▶ **Exercise requirements**:
1. Reproduce the part of the kidney transplant account that opens with the words containing "In a similar" and closes with "up for long.".
2. For each statement, say whether it agrees with the kidney transplant account, answering yes or no and quoting the deciding words: (a) Forty-eight people offered to donate a kidney. (b) The author and Tiff Fehr had met before the day of the surgery. (c) The author was diagnosed with IgA nephropathy in 2006.
3. Write the next part of the kidney transplant account, picking up after its final sentence.

By Michelle Minkoff
Upon learning I needed a second kidney transplant, I did what any good data journalist would do and used my skills to search for a donor.
I used my data, tech and journalistic skills to build a website and send out the call through social media. Forty-eight people stepped up to donate, fewer than 15 of whom were my blood type of O. Some, but not all, of those people proceeded through the various rounds of testing.
More details on this process are covered in a Poynter article: https://www.poynter.org/2016/how-2-journalists-whove-never-met-in-real-life-became-a-kidney-donor-and-recipient/433484/
That process led me to another data journalist _ Tiff Fehr, who works for the New York Times. We had never met before the day of the surgery in December 2016, but have several mutual friends in the journalism world. Now, we talk once or twice most weeks.
She wrote a bit about her experience here: (https://www.nytimes.com/2017/01/13/insider/the-robot-that-performed-my-kidney-transplant-declined-to-be-interviewed.html?_r=0)
I had managed kidney disease for the past 15 years, about half my life and chronicled my medical ups and downs on this blog (http://hellomykidney.tumblr.com/), as well as my Facebook page.
I have an autoimmune kidney disease called IgA nephropathy, where my immune system attacks and scars my kidneys over time. I was diagnosed in 2000, and progressed to end-stage renal failure in 2006, when I received a transplant from my aunt, as a living donation. That kidney narrowly escaped from the World Trade Center during the September 11th attacks and then lasted 10 years in my body.
By late 2014, I was getting worse and worse. I viewed my health like reporting a story, and used my journalistic skills to try to improve my odds. So, when I spent Christmas 2014 in the hospital, I decided it was time to act.
I joined a local personal training studio, and went from never exercising to going three, and eventually four and then five, times a week. I enjoyed the progress of going from overhead pressing 1 pound, to 10 pounds, to 30 pounds. I lost 55 pounds. I met some of my best friends, and found a new outlet to relieve stress and find some mental space.
In a similar vein, I was told I had to cook more from scratch to avoid sodium and other ingredients that could contribute to my decline. Cooking is now a favorite part of my day.
Still, I was very close to dialysis around September 2016, and was weak, dizzy, had trouble concentrating and simply wasn’t strong enough to stand up for long.

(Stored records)
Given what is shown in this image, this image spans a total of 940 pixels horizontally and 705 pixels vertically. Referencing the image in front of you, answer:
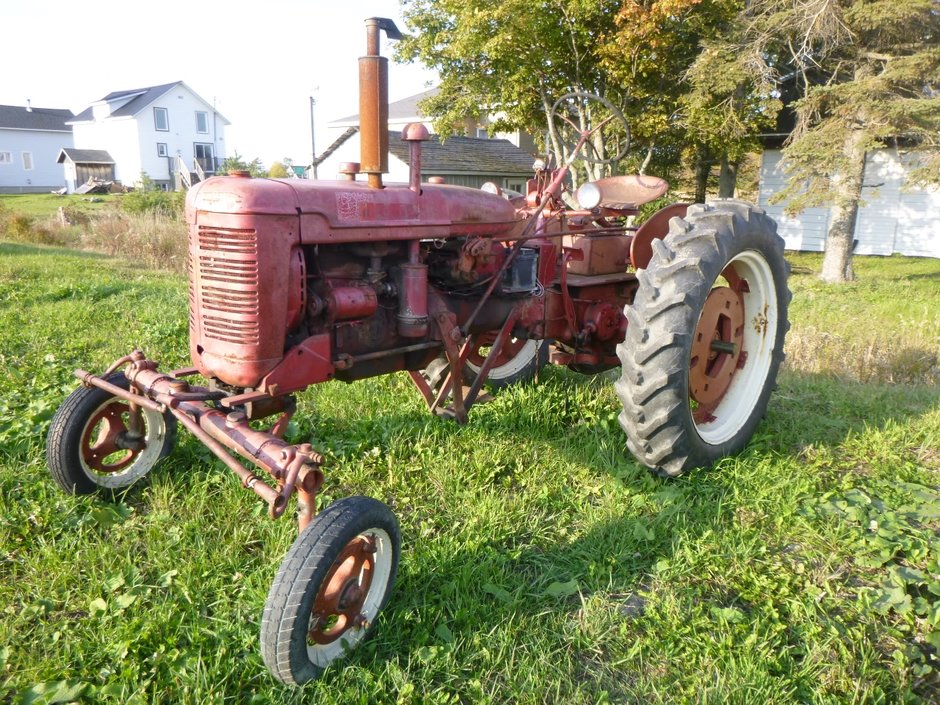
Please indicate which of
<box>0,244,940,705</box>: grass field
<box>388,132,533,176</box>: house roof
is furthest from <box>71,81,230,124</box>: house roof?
<box>0,244,940,705</box>: grass field

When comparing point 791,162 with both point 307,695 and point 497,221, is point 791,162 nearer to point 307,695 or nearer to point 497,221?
point 497,221

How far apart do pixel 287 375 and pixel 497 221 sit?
1.40 m

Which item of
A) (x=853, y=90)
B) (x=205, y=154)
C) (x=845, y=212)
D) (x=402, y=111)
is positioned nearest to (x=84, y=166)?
(x=205, y=154)

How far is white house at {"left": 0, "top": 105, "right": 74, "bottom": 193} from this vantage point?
45.4m

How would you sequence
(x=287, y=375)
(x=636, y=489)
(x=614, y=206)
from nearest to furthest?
(x=287, y=375), (x=636, y=489), (x=614, y=206)

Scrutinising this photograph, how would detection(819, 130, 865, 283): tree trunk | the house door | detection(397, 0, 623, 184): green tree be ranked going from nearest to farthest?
detection(819, 130, 865, 283): tree trunk → detection(397, 0, 623, 184): green tree → the house door

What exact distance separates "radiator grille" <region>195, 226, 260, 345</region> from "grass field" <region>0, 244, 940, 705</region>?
90 cm

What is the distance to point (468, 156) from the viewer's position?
2491cm

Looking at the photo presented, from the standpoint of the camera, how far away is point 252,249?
254 centimetres

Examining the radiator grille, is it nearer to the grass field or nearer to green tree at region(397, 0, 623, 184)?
the grass field

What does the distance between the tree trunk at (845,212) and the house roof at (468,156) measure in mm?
13019

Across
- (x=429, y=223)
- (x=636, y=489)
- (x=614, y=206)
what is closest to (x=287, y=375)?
(x=429, y=223)

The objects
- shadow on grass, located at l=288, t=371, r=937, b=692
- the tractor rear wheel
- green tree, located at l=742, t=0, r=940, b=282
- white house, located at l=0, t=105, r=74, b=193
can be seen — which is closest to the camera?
shadow on grass, located at l=288, t=371, r=937, b=692

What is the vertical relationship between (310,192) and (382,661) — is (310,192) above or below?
above
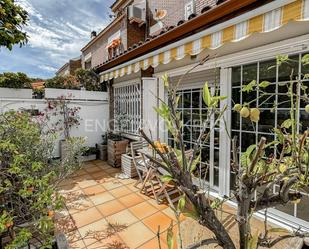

▶ **Expected results**:
1.
In a similar vein, I was told I had to cook more from scratch to avoid sodium and other ingredients that could contribute to my decline. Cooking is now a favorite part of my day.
Still, I was very close to dialysis around September 2016, and was weak, dizzy, had trouble concentrating and simply wasn’t strong enough to stand up for long.

2.
(a) Yes: "Forty-eight people stepped up to donate"
(b) No: "We had never met before the day of the surgery in December 2016"
(c) No: "I was diagnosed in 2000"

3.
I had developed a second autoimmune condition, possibly from the drugs I take to preserve my transplant. This time, my immune system attacks my blood vessels, breaking up red blood cells. The medication I needed, Soliris, has the distinction of being the world’s most expensive drug, at about $28,000 a dose. I have been delighted that our insurance is covering it 100 percent.
This illness postponed the necessary kidney transplant from an October date in 2016 to December, and it finally happened in Chicago at the University of Illinois Hospital and Health Sciences System on Dec, 15, 2016.
And now, I feel back to normal, with a level of enthusiasm and energy I haven’t felt for years. I feel 10 years younger; I hadn’t even realized the full extent to just how much poor kidney function was weighing me down. And I returned to work at the beginning of March.
I’m thankful for the benefits of the AP through all of this, I’ve long said that because of my illness, drugs I take, and procedures I must have, insurance is just as important if not more to me than a salary (but we need both, of course!). I know other kidney disease patients who have had a much harder time than I, and for that I am grateful.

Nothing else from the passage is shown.